» **TO BE DONE**
A. From the commit diff, list every name the inference script imports from PIL.
B. In the commit diff, which EXIF field holds the bounding boxes stored as JSON for JPEG outputs?
C. Pick up the commit diff after its last line, writing the next lines of the change to the inference script.

» **SELECTED EXTRACT**
◇ ◇ ◇ ◇ ◇

Merge pull request #33 from microsoft/feat/exif-detections-no-bboxes

Clamps251 · web-flow · commit 708c107f523d · 2025-12-02T20:57:01.000Z
feat: add option to disable bounding boxes and store detections in EXIF
diff --git a/sparrow.env b/sparrow.env
@@ -9,4 +9,5 @@ SERVER_BASE_URL=https://server.sparrow-earth.com
 TZ=Etc/UTC
 ONLY_SAVE_ANIMALS=true
 FTP_USER=camera
-FTP_PASS=
+FTP_PASS=
+DRAW_BOXES=true
diff --git a/sparrow/inference.py b/sparrow/inference.py
@@ -2,8 +2,15 @@
 """
 This script uses Triton Inference Server to perform object detection using the MegaDetectorV6 model,
 and then for each "animal" detection, it crops the bounding box and sends it to a classification
-model (e.g., AI4GAmazonClassification) for species classification. The final annotated image is saved
-along with logging details in a CSV file.
+model (e.g., AI4GAmazonClassification) for species classification.
+
+Results are:
+- Logged to CSV
+- For JPEG outputs, all bounding boxes (with labels & scores) are stored as JSON in EXIF
+  UserComment so server-side can turn overlays on/off later.
+
+By default, the saved image pixels are on (boxes drawn). You can disable drawing with:
+    DRAW_BOXES=flase
 """
 
 import os
@@ -13,6 +20,7 @@
 import logging
 import threading
 from datetime import datetime
+
 from PIL import Image, ImageFile, ImageDraw, ImageFont
 import numpy as np
 import tritonclient.http as httpclient
@@ -23,6 +31,7 @@
 from filelock import FileLock
 from utils.sparrow_id import get_hardware_id
 from utils.detection_utils import non_max_suppression, scale_boxes
+import piexif  # EXIF metadata
 
 # Setup Logging & Folders
 LOGS_DIR = "/app/logs"
@@ -40,6 +49,7 @@
 log = logging.getLogger("inference")
 
 ONLY_SAVE_ANIMALS = os.getenv("ONLY_SAVE_ANIMALS", "false").strip().lower() == "true"
+DRAW_BOXES = os.getenv("DRAW_BOXES", "true").strip().lower() == "true"
 
 # Model Config Sync
 CONFIG_DIR = "/app/config"
@@ -98,6 +108,7 @@
 
 os.makedirs(CONFIG_DIR, exist_ok=True)
 
+
 def load_model_config():
     """Load model_settings.json (create default if missing)."""
     if not os.path.isfile(MODEL_CONFIG_FILE):
@@ -112,6 +123,7 @@ def load_model_config():
         model_logger.error(f"Failed to load model_settings.json: {e}")
         return DEFAULT_MODEL_CONFIG.copy()
 
+
 def save_model_config(config):
     """Atomically save model_settings.json."""
     tmp_path = f"{MODEL_CONFIG_FILE}.tmp"

◇ ◇ ◇ ◇ ◇

» **MATERIAL SHOWN**
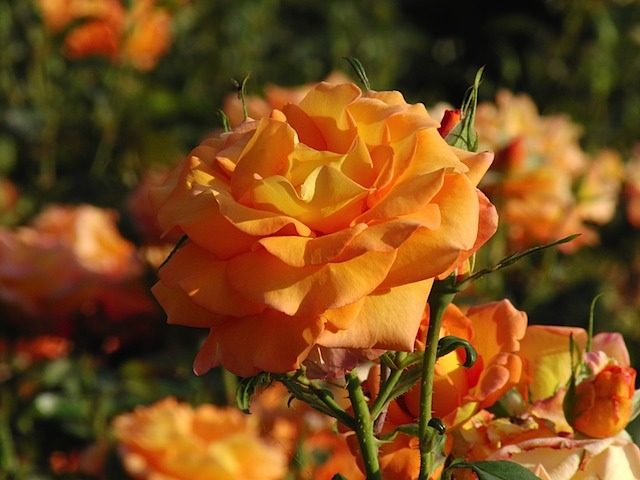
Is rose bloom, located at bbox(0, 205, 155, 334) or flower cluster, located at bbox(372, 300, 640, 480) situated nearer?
flower cluster, located at bbox(372, 300, 640, 480)

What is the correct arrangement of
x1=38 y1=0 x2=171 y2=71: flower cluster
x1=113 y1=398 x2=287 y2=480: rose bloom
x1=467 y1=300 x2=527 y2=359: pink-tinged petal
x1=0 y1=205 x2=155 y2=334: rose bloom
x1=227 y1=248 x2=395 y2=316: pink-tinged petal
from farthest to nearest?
x1=38 y1=0 x2=171 y2=71: flower cluster, x1=0 y1=205 x2=155 y2=334: rose bloom, x1=113 y1=398 x2=287 y2=480: rose bloom, x1=467 y1=300 x2=527 y2=359: pink-tinged petal, x1=227 y1=248 x2=395 y2=316: pink-tinged petal

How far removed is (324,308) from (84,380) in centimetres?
83

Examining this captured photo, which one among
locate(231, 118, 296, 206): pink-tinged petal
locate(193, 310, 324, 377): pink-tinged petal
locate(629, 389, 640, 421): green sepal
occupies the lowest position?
locate(629, 389, 640, 421): green sepal

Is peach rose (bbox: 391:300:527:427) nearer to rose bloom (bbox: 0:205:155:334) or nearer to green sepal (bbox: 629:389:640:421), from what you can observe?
green sepal (bbox: 629:389:640:421)

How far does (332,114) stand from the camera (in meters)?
0.60

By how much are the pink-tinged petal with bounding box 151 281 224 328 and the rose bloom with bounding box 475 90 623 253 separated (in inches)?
37.5

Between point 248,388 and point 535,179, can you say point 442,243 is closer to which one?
point 248,388

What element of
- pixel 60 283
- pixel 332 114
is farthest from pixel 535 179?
pixel 332 114

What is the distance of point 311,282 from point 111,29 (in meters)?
1.77

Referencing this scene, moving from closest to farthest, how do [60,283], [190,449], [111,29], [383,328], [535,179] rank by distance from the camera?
[383,328] < [190,449] < [60,283] < [535,179] < [111,29]

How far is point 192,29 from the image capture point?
9.16 ft

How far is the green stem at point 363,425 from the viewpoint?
558 millimetres

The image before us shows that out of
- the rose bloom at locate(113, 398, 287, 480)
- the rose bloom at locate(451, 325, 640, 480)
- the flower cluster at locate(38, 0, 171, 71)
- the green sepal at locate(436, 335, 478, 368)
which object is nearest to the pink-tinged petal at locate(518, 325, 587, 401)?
the rose bloom at locate(451, 325, 640, 480)

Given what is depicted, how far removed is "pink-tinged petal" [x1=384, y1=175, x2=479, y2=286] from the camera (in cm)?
52
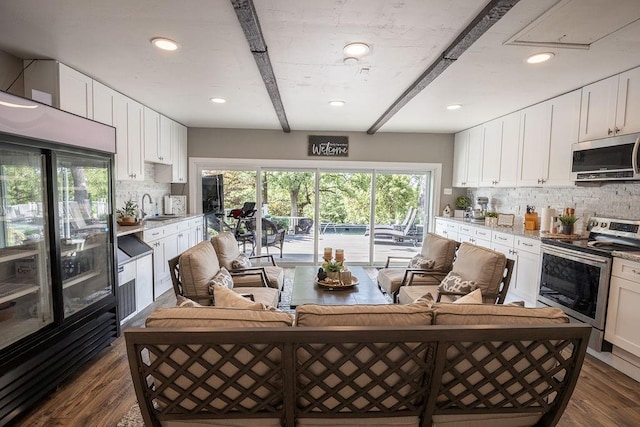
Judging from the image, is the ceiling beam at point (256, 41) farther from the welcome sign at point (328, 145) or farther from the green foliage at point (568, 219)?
the green foliage at point (568, 219)

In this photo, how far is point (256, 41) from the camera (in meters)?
2.17

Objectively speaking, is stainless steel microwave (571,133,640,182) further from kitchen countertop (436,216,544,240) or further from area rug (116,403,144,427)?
area rug (116,403,144,427)

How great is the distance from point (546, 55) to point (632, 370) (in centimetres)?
247

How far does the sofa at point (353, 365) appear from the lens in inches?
51.3

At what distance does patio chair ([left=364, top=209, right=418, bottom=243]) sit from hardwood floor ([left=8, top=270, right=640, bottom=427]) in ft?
11.6

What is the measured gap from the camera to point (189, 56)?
2531mm

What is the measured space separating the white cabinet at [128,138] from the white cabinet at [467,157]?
4726 millimetres

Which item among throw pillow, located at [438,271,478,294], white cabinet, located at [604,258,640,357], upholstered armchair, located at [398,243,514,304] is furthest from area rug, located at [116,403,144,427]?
white cabinet, located at [604,258,640,357]

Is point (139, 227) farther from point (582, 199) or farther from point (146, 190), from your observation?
point (582, 199)

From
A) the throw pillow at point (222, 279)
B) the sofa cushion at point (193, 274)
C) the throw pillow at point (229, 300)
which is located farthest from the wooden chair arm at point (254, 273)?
the throw pillow at point (229, 300)

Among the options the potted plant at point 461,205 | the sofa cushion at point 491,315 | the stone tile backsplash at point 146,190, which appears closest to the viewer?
the sofa cushion at point 491,315

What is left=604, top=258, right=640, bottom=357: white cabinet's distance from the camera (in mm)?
2396

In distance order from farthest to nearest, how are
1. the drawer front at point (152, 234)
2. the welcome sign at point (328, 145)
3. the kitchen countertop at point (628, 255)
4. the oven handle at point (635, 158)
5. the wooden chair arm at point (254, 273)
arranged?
1. the welcome sign at point (328, 145)
2. the drawer front at point (152, 234)
3. the wooden chair arm at point (254, 273)
4. the oven handle at point (635, 158)
5. the kitchen countertop at point (628, 255)

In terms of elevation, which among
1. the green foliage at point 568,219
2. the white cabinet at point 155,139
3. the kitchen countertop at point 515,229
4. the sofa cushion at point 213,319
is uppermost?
the white cabinet at point 155,139
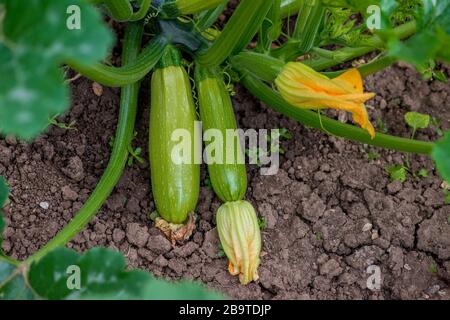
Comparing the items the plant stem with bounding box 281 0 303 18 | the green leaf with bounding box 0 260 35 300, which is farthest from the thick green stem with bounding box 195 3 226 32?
the green leaf with bounding box 0 260 35 300

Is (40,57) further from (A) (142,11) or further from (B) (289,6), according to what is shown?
(B) (289,6)

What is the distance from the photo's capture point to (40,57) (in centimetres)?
151

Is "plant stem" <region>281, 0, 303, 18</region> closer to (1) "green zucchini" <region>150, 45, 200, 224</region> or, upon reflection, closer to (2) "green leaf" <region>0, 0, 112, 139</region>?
(1) "green zucchini" <region>150, 45, 200, 224</region>

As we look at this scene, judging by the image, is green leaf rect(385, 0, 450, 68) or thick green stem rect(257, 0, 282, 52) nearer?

◇ ◇ ◇ ◇ ◇

» **EXPECTED OUTPUTS**
A. Image, ImageFile, ImageDraw, ImageFont

B. UserComment

C.
@@ -123,6 +135,7 @@ def save_model_config(config):
     except Exception as e:
         model_logger.error(f"Failed to save model_settings.json: {e}")
 
+
 def fetch_model_settings(unique_id, auth_key):
     """
     Fetch updated model settings from the server.
@@ -145,61 +158,50 @@ def fetch_model_settings(unique_id, auth_key):
     except Exception as e:
         model_logger.warning(f"Could not fetch model settings: {e}")
 
+
 def model_settings_fetch_loop(unique_id, auth_key):
-    """
-    Background thread that pings the server every 1 minute
-    to update model_settings.json if there's a change.
-    """
+    """Background thread to periodically fetch model settings."""
     model_logger.info("Started model settings background fetch thread.")
     while True:
         fetch_model_settings(unique_id, auth_key)
         time.sleep(60)
 
+
 def get_current_model_name():
-    """
-    Reads 'selected_model' from model_settings.json.
-    Returns the default 'AI4GAmazonClassification' if missing.
-    """
+    """Get current classification model name."""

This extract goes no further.